Friday, August 11, 2006

The Climate Crisis

This Week in the Battle for the Future

This past week, Dreaming Up Daily received an email from Marc Morano, Communications Director of the Senate Environment and Public Works Committee (EPW) Majority Staff, demanding correction of an unspecified report here on the Science Magazine article claiming that no peer reviewed articles by climatologists dispute the existence of the Climate Crisis. In other words, that the people who are conducting specific research on the aspects of the climate all agree that the Climate Crisis exists, which implies that if fossil fuel greenhouse gases continue unabated, it will get much worse.

The email cites alleged flaws in the original article by Naomi Oreskes, and failure to address them in the author's recent oped piece. But the charges the Republican flack makes repeat the arguments in the Wall Street Journal article (debunked in detail here) that prompted Oreskes oped. It also distorts the National Academy of Sciences, claiming it had refuted climate crisis evidence when in fact it said plainly that "most of the observed warming of the last 50 years is likely to have been due to the increase in greenhouse gas concentrations."

What's going on here? Why do these Republicans feel compelled to politicize a critical problem that should be the business of all humankind to address?

It's a mystery, maybe. But sometimes the crime is committed by one of the usual suspects. For instance, last week, Bonner Cohen , a senior fellow at the National Center for Public Policy Research, claimed on C-Span that (as reported by Think Progress): the “vast majority” of climatologists are “agnostic” on global warming. Bonner explained that meant they weren’t convinced “there is a causal relationship between emissions of greenhouse gases and [warming] the climate.”

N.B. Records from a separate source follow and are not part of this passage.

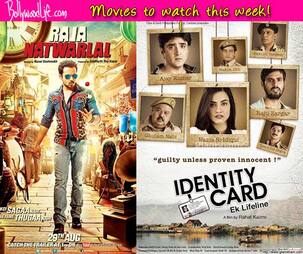Movies to watch this week: Raja Natwarlal and Identity Card
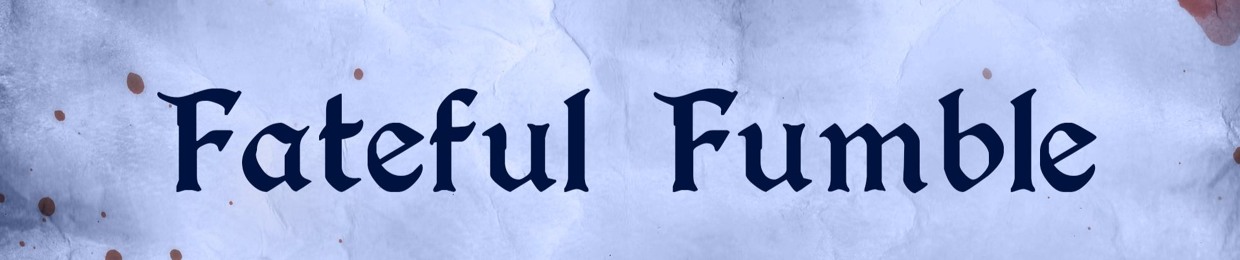 Fateful Fumble - RPG podcasts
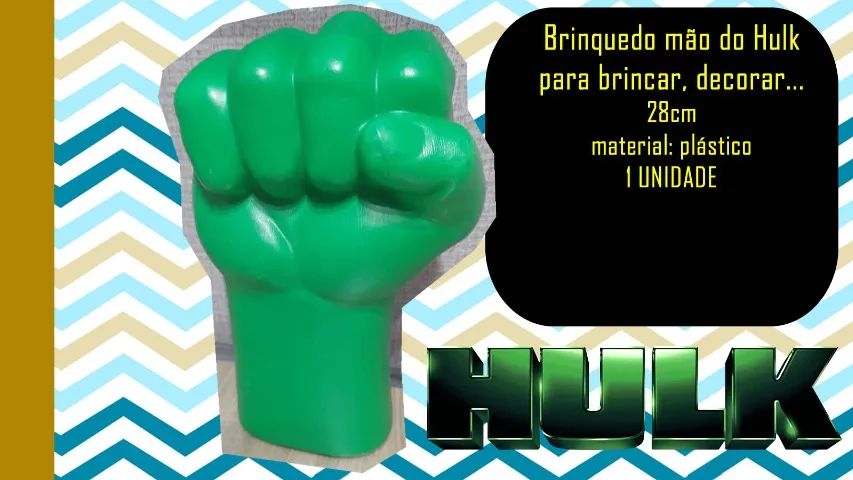 Brinquedo mão do Hulk para brincar, decorar...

Such a statement is mind-boggling. To question evidence or methodology of some study, even to distort studies by selective use of statistics and graphs, is all pretty standard technique. But to state with a straight face such a huge lie--nobody would get away with that in high school debate. Not only Oreskes study but the Intergovernmental Panel on Climate Change makes it clear to everyone (including TIME, Newsweek, ABC News, etc.) that most if not all climatologists are dead convinced--even those who were skeptical a decade ago. But apparently this is how this country is being run, and the world's future is being destroyed.

And indeed, (Think Progress reports), when a caller to C-Span's National Journal challenged Cohen to name one--just ONE--climatologist who wasn't convinced the Climate Crisis is real, he couldn't do it. He went from asserting a VAST MAJORITY to being unable to name ONE.

As for the "usual suspects," when Think Progress claimed that Cohen's group was "paid by the fossil fuel industry to distort the facts about global warming and other environmental issues," the group claimed libel, though Think Progress claims that Cohen himself admitted to fossil fuel industry related financing, on the air.

Meanwhile...

The huge ice cap that covers Greenland is melting faster than ever before on record, three times faster than just five years ago. The consequence is already evident in a small but ominous rise in sea levels around the world, a pace that is also accelerating, the scientists say.

The most powerful typhoon to hit China in 50 years killed more than a hundred people, demolished 50,000 homes and displaced a million and a half people. Winds topped 170 mph. It was the second killer typhoon in a week. The previous one killed 80 people.

The "Dead Zone" in the Pacific off the northern U.S. coast is larger than originally thought. Oregon State University scientists looking for weather changes that could reverse the situation aren't finding them, and they say levels of dissolved oxygen critical to marine life are the lowest since the first dead zone was identified in 2002. It has returned every year. The Dead Zone starves oxygen from the water and has led to the dieoff of crabs and fish. Scientists have linked the phenomenon to the Climate Crisis.

But if Climate Crisis deniers and their enablers in big money energy and the decadent right wing Republican party are fighting furiously against dealing with problems that are destroying the future, others are taking action without them. The Washington Post is the latest to report this:

With Washington lawmakers deadlocked on how best to curb global warming, state and local officials across the country are adopting ambitious policies and forming international alliances aimed at reducing greenhouse gases.

The initiatives, which include demands that utilities generate some of their energy using renewable sources and mandates for a reduction in emissions from motor vehicles, have emboldened clean-air advocates who hope they will form the basis for broader national action.

This has the additional benefit of putting pressure on big companies to seek federal mandates because dealing with separate regulations in various places can be more expensive. Still, state and local experiments can test what works best, at least in the short run. It's still a process fraught with danger and frustration, without the national leadership to build a consensus of seriousness, so that there is accountability, and attempts to paper over regulations that are designed to be ineffective with clever names can be stopped before they start.

It's way past time to get serious about this, beyond greed and politics.